Eat fat to burn fat
Hindsight shows that our collective waistlines expanded right along with the flood of fat-free foods into our supermarkets, starting about 25 years ago. Our bodies need fat to function properly: the trick is providing the right kind. The trans-fats found in baked goods and fast-foods are partially responsible for your muffin top, while omega 3 essential fatty acids (EFA) from deepwater fatty fish like salmon and sardines along with nuts and seeds boost your fat-burning abilities. Likewise, your muscles prefer the medium-chained triglycerides found in coconut oil as a fuel source, meaning these fats don’t get stored. Use coconut oil in your baking and cooking: with a high smoke point, coconut oil an excellent choice for frying.
*If you don’t eat fish 2-3 times per week, take a daily fish oil supplement to ensure adequate intake of omega 3 EFA.*
The role of iron is to help your red blood cells shuttle oxygen around your body: without enough of this mineral, your cells don’t get the oxygen they need to function at optimal levels. Iron deficiency anemia is a very common mineral deficiency that can lead to feeling chronically exhausted, particularly for women in their menstrual years. And who wants to get off the coach to exercise if they’re exhausted? Since movement is essential to fat-burning, be sure you’re getting enough iron.
Food sources of iron include: beef, clams, lentils, mussels, spinach, turkey.
*Did you know?
Vitamin C promotes the absorption of iron, and calcium blocks iron absorption. Have your iron with a source of vitamin C, like peppers or oranges. Enjoy calcium foods at another time. Choose a multi without iron, and take iron supplements instead.*
Fill up on fibre
Not only does fibre help you feel full longer so you don’t overeat, it also helps to keep your blood sugar more balanced – which is a factor in reducing those willpower-busting cravings. Fibre also helps to keep things moving along your digestive tract, improving elimination. As an added bonus of the waste removal process encouraged by adequate fibre, extra estrogen is more readily transported out of the body, which helps to reduce abdominal fat-storage in both sexes.

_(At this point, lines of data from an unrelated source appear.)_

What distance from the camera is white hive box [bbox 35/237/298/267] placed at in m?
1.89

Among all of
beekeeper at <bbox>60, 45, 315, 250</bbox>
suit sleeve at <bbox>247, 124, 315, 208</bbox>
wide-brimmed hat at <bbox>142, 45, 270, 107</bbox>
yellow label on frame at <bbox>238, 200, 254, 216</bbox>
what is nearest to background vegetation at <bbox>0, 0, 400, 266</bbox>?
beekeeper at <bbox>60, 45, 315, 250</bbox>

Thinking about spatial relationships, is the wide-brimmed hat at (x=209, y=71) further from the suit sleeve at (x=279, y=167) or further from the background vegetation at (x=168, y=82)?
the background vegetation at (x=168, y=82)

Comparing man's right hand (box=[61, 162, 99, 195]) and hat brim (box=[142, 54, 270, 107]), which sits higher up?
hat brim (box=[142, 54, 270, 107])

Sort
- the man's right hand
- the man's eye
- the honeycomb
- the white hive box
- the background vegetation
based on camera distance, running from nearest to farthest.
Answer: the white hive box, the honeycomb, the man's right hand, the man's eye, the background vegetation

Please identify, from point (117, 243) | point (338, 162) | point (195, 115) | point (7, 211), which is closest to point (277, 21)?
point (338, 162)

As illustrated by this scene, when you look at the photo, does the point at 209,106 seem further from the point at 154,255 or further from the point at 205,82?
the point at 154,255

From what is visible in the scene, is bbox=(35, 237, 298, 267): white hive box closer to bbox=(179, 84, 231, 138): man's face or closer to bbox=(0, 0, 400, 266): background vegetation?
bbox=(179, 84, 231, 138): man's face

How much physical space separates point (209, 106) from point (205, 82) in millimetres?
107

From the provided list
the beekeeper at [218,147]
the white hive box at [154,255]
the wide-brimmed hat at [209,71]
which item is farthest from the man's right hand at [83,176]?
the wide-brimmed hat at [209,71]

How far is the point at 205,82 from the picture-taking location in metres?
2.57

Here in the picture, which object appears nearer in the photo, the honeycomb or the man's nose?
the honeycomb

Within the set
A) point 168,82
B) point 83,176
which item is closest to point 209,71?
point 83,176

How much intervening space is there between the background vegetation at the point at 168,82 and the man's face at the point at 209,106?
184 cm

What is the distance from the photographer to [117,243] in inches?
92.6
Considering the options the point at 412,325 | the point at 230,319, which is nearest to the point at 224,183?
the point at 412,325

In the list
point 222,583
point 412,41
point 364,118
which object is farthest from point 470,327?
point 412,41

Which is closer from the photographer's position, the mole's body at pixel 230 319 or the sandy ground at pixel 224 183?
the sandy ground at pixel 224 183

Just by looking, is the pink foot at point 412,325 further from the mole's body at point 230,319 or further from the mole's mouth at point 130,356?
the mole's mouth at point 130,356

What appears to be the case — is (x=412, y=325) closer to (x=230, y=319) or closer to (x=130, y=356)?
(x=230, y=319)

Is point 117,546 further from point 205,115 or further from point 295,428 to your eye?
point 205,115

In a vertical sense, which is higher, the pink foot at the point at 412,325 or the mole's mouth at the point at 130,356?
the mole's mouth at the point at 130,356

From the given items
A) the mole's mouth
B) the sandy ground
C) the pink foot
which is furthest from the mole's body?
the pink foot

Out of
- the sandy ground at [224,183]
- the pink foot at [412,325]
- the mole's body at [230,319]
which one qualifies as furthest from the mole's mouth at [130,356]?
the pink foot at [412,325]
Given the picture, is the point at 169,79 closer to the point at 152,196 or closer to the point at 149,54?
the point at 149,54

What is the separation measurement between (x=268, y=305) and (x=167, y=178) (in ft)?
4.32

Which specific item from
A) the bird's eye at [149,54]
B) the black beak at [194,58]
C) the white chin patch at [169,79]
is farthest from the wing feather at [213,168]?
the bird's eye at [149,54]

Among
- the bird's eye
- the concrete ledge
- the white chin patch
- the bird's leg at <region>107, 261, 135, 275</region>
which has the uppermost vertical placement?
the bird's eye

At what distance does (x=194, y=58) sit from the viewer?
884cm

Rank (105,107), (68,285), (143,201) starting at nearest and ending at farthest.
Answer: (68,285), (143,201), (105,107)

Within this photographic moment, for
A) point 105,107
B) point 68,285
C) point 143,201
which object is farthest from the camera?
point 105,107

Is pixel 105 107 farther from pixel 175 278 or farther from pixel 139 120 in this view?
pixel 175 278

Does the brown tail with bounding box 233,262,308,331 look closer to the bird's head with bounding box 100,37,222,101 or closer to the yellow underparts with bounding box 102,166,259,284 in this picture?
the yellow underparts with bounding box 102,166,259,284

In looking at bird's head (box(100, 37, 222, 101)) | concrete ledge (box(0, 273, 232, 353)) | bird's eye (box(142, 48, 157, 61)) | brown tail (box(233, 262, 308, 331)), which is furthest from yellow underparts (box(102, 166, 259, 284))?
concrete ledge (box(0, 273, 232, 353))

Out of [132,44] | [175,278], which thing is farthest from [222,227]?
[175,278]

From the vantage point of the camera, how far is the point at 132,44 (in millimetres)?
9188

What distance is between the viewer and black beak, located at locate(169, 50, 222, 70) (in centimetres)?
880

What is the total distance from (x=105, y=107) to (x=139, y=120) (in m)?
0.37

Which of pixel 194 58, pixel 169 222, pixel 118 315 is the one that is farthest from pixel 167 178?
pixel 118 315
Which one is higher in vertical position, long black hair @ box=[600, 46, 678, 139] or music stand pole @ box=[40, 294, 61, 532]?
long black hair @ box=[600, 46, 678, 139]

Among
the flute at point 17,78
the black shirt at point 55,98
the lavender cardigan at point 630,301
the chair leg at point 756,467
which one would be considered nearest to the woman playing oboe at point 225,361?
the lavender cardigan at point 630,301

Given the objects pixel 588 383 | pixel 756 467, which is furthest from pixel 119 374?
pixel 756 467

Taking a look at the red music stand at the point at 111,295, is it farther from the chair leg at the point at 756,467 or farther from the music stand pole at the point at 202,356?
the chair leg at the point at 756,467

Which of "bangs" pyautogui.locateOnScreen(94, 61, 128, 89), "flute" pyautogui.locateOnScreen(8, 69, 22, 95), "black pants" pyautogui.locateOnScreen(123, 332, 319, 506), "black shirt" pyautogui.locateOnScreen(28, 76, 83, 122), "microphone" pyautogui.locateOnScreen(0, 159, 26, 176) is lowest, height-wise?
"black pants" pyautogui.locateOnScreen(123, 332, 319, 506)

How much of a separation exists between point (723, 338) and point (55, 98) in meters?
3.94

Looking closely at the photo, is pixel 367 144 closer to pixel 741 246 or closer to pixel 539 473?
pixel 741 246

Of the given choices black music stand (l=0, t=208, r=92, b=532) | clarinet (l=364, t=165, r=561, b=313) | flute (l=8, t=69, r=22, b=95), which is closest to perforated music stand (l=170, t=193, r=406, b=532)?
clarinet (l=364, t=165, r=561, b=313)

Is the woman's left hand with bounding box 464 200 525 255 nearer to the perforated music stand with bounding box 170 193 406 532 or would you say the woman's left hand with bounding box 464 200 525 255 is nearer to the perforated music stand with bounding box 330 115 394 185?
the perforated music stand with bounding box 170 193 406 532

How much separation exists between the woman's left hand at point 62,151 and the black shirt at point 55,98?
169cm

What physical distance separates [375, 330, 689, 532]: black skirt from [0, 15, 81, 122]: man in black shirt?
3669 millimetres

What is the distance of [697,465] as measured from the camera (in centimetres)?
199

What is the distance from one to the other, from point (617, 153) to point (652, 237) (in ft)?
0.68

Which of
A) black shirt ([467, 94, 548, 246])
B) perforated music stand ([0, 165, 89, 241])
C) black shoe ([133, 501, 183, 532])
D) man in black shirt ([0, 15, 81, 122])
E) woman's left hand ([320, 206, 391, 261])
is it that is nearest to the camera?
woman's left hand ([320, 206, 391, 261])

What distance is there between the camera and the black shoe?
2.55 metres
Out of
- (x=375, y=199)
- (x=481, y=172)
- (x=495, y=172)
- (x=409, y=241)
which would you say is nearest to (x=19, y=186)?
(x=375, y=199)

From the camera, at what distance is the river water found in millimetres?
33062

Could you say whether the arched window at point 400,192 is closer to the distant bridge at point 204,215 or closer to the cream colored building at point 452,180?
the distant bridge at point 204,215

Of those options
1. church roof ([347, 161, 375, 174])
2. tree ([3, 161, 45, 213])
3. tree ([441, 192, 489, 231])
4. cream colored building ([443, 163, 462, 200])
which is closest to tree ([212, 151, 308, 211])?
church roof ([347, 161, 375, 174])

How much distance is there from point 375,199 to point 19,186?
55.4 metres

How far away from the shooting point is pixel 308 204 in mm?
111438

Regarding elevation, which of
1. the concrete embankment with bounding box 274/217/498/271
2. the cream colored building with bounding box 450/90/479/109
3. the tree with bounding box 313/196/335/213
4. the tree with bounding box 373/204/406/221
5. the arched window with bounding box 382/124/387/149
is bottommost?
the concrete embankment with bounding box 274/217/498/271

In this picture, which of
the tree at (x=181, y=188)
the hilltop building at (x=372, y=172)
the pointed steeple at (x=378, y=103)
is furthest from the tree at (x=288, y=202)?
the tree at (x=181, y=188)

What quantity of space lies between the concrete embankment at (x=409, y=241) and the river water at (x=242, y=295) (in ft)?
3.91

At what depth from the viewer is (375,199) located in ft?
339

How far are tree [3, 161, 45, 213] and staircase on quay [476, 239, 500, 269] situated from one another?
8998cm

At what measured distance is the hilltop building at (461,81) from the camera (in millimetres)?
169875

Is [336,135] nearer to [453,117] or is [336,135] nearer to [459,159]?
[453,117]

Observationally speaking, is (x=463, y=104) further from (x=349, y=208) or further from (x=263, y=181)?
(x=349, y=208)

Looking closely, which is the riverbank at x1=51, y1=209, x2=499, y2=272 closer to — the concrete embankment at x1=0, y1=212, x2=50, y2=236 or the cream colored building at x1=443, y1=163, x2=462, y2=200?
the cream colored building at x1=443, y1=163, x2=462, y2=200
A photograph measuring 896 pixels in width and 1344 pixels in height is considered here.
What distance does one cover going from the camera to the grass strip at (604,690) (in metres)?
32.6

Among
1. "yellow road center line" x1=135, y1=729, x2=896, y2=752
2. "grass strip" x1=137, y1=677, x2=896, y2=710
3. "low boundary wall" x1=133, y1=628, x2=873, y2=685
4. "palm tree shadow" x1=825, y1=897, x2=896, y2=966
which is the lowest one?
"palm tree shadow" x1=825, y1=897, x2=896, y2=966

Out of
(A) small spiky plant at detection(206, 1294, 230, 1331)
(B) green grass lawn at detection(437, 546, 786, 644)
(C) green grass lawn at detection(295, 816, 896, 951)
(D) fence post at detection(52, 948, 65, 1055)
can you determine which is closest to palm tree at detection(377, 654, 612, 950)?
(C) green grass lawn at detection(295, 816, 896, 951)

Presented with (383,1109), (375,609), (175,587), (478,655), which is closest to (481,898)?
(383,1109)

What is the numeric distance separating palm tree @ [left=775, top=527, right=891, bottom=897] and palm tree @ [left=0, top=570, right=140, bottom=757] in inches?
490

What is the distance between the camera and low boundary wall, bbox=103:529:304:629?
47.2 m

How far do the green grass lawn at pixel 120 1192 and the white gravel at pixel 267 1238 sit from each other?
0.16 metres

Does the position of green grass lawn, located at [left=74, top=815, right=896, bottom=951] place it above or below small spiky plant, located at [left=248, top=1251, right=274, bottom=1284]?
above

Gradually increase your intake of fibre-rich fresh fruits, vegetables, legumes and whole grains like spelt, quinoa, millet and rice. Aim for 14g fibre for each 1000 calories consumed. Drink plenty of water to avoid feeling bloated.
*Did you know?
Consumption of wheat (even whole wheat) has been linked with insulin resistance and abdominal weight gain? Switch out wheat for other whole grains like amaranth and barley.*
The dynamic duo
We know about calcium as an important mineral for regulating blood pressure and building strong bones and teeth, but it gets less air-play as a fat burner. That’s a shame, because research shows that getting enough calcium can help you let go of excess weight by oxidizing fat. Of course, eating calcium won’t do anything if the mineral isn’t absorbed, and you need adequate vitamin D for that to occur. Unfortunately, from the months of October to May in Canada, the angle of the sun combine with the cold winter that has us bundled in layers whenever we’re outside to severely restrict our exposure to D-producing sunlight on our skin. Eating vitamin D-fortified foods will help boost your intake, but it’s recommended that you also use a vitamin D supplement, especially in winter.
*Food sources of abundant calcium include greens like parsley and broccoli, as well as sesame seeds. Remember to eat calcium away from iron.*
Muscle over, fat
The key to successful and long-term optimal weight is to preserve and build muscle while burning excess fat, and dietary protein is essential for muscle maintenance. Unfortunately, many women are deficient in this major food group. Taking longer to digest, protein foods also provide a slow release of energy into the bloodstream, helping you feel full longer so you don’t over-eat. Slower digestion also prevents energy crashes that might lead to cravings. Meat, fish, poultry and eggs are excellent sources of protein, as are nuts, seeds, lentils, and legumes.
Adults should aim to get 25-35% of their daily calories from protein foods.
We often think of what foods to avoid so we can get fit. With these foods in your menu, your ideal weight can become a reality.